- What is expected: Leave the pictures out and give every entry again exactly.

[[ Task data open ]]

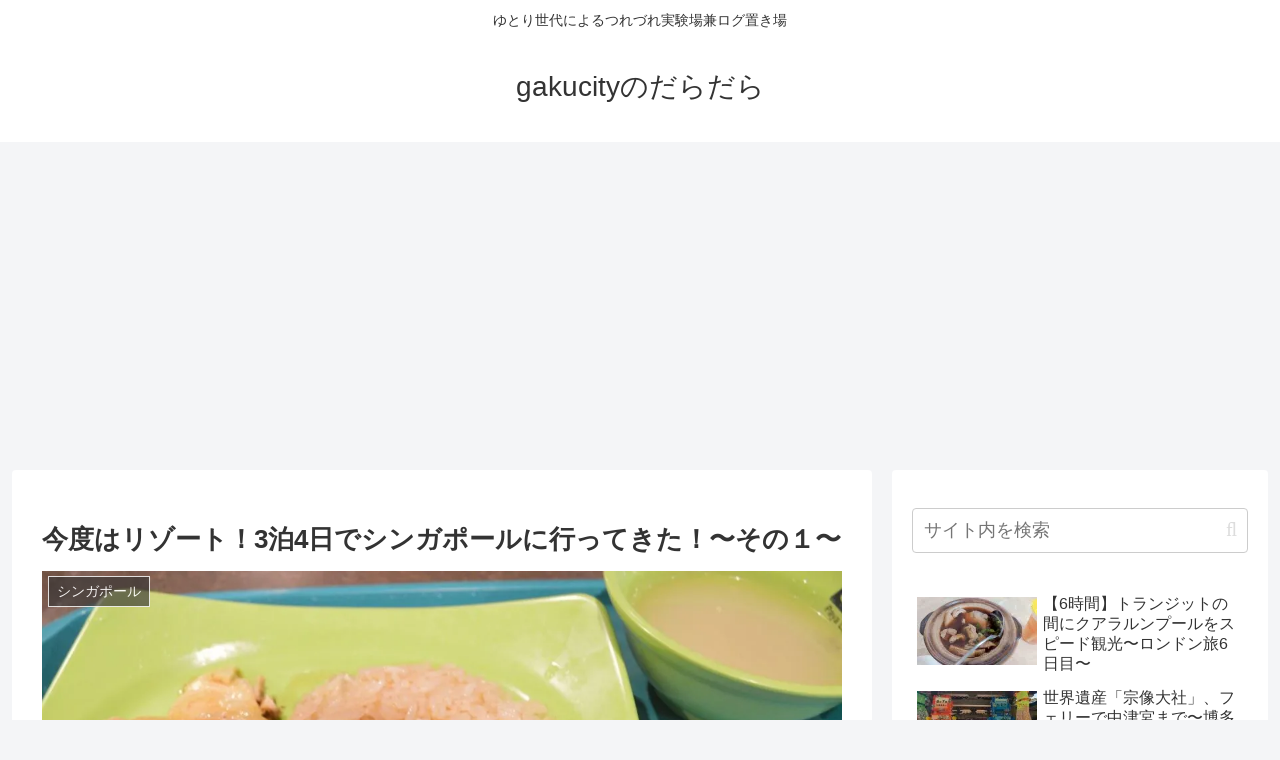

--- FILE ---
content_type: text/html; charset=utf-8
request_url: https://www.google.com/recaptcha/api2/aframe
body_size: 220
content:
<!DOCTYPE HTML><html><head><meta http-equiv="content-type" content="text/html; charset=UTF-8"></head><body><script nonce="_iyV6rmilKeyMbI0Wnj6nA">/** Anti-fraud and anti-abuse applications only. See google.com/recaptcha */ try{var clients={'sodar':'https://pagead2.googlesyndication.com/pagead/sodar?'};window.addEventListener("message",function(a){try{if(a.source===window.parent){var b=JSON.parse(a.data);var c=clients[b['id']];if(c){var d=document.createElement('img');d.src=c+b['params']+'&rc='+(localStorage.getItem("rc::a")?sessionStorage.getItem("rc::b"):"");window.document.body.appendChild(d);sessionStorage.setItem("rc::e",parseInt(sessionStorage.getItem("rc::e")||0)+1);localStorage.setItem("rc::h",'1768980975829');}}}catch(b){}});window.parent.postMessage("_grecaptcha_ready", "*");}catch(b){}</script></body></html>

[[ Task data closed ]]

- Solution for this exercise:
--- FILE ---
content_type: text/html; charset=utf-8
request_url: https://www.google.com/recaptcha/api2/aframe
body_size: 220
content:
<!DOCTYPE HTML><html><head><meta http-equiv="content-type" content="text/html; charset=UTF-8"></head><body><script nonce="_iyV6rmilKeyMbI0Wnj6nA">/** Anti-fraud and anti-abuse applications only. See google.com/recaptcha */ try{var clients={'sodar':'https://pagead2.googlesyndication.com/pagead/sodar?'};window.addEventListener("message",function(a){try{if(a.source===window.parent){var b=JSON.parse(a.data);var c=clients[b['id']];if(c){var d=document.createElement('img');d.src=c+b['params']+'&rc='+(localStorage.getItem("rc::a")?sessionStorage.getItem("rc::b"):"");window.document.body.appendChild(d);sessionStorage.setItem("rc::e",parseInt(sessionStorage.getItem("rc::e")||0)+1);localStorage.setItem("rc::h",'1768980975829');}}}catch(b){}});window.parent.postMessage("_grecaptcha_ready", "*");}catch(b){}</script></body></html>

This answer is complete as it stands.